There is a little project I did back before we started this blog. I had some leftover wood from my Beauty in the Beast project (also made before the blog), and I had a couple of thin pieces of spalted maple that I had been itching to put to good use. Spalted maple is fascinating.
Those black lines are the “spalted” areas, and they are caused by a fungus that attacks the living tree. Spalted wood can be breathtaking. I had a couple of small pieces, and I wanted to showcase them. I thought that a tray would be a good way to go. I started out making two trays – one with mahogany sides, and one with stained hard maple. I never finished the one with the maple sides, so I took some pics of the remnants to help explain the process.
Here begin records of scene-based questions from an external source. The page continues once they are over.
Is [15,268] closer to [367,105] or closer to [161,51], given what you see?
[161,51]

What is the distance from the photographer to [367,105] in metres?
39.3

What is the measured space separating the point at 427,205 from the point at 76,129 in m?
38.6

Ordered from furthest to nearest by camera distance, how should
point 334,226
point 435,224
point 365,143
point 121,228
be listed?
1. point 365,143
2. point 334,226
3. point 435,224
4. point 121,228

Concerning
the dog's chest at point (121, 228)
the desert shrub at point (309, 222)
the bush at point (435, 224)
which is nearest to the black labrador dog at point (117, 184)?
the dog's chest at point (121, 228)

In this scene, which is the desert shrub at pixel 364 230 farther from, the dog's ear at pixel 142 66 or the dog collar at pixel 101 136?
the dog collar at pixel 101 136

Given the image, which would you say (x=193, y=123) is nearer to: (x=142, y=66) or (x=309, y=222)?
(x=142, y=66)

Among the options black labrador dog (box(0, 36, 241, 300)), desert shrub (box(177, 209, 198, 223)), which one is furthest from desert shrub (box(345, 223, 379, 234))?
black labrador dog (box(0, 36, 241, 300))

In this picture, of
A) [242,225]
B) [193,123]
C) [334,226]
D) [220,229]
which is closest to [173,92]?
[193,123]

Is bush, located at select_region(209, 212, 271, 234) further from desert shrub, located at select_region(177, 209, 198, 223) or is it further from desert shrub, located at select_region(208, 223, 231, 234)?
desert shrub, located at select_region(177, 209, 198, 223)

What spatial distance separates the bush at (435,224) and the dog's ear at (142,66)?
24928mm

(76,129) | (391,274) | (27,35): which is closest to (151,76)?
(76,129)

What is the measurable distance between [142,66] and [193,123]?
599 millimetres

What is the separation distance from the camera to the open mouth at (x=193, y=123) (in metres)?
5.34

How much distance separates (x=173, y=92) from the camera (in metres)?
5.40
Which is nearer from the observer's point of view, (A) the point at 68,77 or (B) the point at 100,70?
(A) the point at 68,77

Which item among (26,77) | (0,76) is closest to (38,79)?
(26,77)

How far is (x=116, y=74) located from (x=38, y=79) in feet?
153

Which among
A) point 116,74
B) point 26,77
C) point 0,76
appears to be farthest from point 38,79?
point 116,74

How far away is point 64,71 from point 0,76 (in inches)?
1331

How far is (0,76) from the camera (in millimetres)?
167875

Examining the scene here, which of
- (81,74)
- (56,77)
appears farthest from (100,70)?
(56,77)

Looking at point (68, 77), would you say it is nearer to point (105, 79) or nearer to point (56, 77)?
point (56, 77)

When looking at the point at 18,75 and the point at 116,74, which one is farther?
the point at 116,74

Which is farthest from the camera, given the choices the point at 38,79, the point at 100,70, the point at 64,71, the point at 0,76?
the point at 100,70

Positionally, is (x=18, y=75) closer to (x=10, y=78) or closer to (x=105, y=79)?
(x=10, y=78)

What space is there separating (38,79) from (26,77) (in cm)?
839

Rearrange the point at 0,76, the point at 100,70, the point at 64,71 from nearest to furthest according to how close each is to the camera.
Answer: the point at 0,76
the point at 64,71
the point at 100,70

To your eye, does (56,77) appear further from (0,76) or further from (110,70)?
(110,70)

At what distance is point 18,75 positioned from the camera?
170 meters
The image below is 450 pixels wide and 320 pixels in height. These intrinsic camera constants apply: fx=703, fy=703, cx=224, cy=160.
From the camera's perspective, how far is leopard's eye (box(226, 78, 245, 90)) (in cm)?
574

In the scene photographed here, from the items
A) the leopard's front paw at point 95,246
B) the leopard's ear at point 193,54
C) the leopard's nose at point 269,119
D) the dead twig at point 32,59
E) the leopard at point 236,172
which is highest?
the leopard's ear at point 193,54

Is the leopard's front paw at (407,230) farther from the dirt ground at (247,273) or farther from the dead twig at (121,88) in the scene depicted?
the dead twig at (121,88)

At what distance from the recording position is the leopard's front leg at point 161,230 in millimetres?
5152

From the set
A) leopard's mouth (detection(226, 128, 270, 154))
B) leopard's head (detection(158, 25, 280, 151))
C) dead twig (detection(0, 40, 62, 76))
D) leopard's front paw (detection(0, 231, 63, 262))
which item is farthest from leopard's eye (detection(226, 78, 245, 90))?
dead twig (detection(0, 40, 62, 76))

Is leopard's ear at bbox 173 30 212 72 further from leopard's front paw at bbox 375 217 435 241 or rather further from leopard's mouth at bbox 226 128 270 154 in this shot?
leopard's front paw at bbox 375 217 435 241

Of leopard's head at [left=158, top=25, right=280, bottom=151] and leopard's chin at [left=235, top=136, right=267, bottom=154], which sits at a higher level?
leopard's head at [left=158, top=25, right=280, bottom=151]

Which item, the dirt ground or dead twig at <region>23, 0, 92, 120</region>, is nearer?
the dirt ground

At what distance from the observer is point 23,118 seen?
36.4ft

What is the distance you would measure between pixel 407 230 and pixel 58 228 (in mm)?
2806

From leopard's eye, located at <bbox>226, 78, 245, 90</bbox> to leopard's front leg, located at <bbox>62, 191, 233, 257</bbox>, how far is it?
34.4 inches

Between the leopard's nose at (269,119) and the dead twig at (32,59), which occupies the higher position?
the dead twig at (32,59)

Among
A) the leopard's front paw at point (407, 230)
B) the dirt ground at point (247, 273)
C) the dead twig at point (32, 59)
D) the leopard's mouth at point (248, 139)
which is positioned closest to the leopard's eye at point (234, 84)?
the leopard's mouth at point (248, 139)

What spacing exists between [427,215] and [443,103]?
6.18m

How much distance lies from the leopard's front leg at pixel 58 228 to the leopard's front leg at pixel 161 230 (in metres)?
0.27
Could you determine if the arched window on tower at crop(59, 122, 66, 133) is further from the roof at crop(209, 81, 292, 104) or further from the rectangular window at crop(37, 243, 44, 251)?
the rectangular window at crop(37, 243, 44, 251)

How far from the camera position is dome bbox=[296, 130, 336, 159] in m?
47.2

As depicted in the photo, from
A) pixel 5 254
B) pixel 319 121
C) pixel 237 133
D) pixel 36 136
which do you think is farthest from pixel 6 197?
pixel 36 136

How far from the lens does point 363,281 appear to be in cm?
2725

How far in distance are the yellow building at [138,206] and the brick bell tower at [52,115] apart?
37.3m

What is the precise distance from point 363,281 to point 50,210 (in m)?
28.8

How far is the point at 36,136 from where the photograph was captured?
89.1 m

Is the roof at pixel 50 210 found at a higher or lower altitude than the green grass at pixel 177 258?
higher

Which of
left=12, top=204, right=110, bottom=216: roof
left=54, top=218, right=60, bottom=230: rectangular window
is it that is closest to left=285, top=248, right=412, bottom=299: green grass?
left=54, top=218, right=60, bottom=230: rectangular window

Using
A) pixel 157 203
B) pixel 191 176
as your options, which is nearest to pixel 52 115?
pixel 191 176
I started by cutting my spalted maple into a proper rectangle, as the original pieces did not have squared corners. For my first attempt, I sanded the piece up to 2000 grit and the stained it with Minwax Ebony stain. I rubbed the stain off immediately. This is a technique I’ve used to good effect on pine.
Though I liked the look, I feared it would be too dark to match well with the mahogany and the stained hard maple sides.
I flipped the piece over and sanded again. When sanded, I measured the spalted maple’s thickness.
To build the frame, I cut strips of maple and mahogany and mitered the corners to 45 degrees. Before gluing them into a frame, I set the blade of my table saw to a height of about 1/8 inch and cut a groove the length of all the pieces the same width as the thickness of the spalted maple.
I then glued three sides of the frame together.
When the glue was dry, I inserted the piece of spalted maple and secured it in place by gluing on the last piece of the frame.
Once I had it shining to my satisfaction, Handan gave me some metal ornates for the corners and some fancy little feet for the bottom. The only thing missing was handles. We searched Amazon. We searched Home Depot. We searched Lowe’s. We scoured Hobby Lobby. We looked at a thousand websites. We gave up.
A year later, we took up the search again, and this time Handan found some that worked. She found them at Amazon – the very first place we tried the year before. Doh!
My tea tray was complete. I’ve been wanting to share it with you, but I’d been putting off writing about it because I didn’t have many process pics. No more putting it off. Here she is.
You know what? I feel better already. I am glad to be getting this tea tray out to the world. She’s been sitting under a pile of crap in the dining room for too long. It’s her time to shine. And writing just these few words in this short post has cleared some of my cobwebs and lit a little fire under my lazy butt [or maybe it was the Screaming Grass? -Handan] . I’ll hoist myself up out of this rut and get back to work!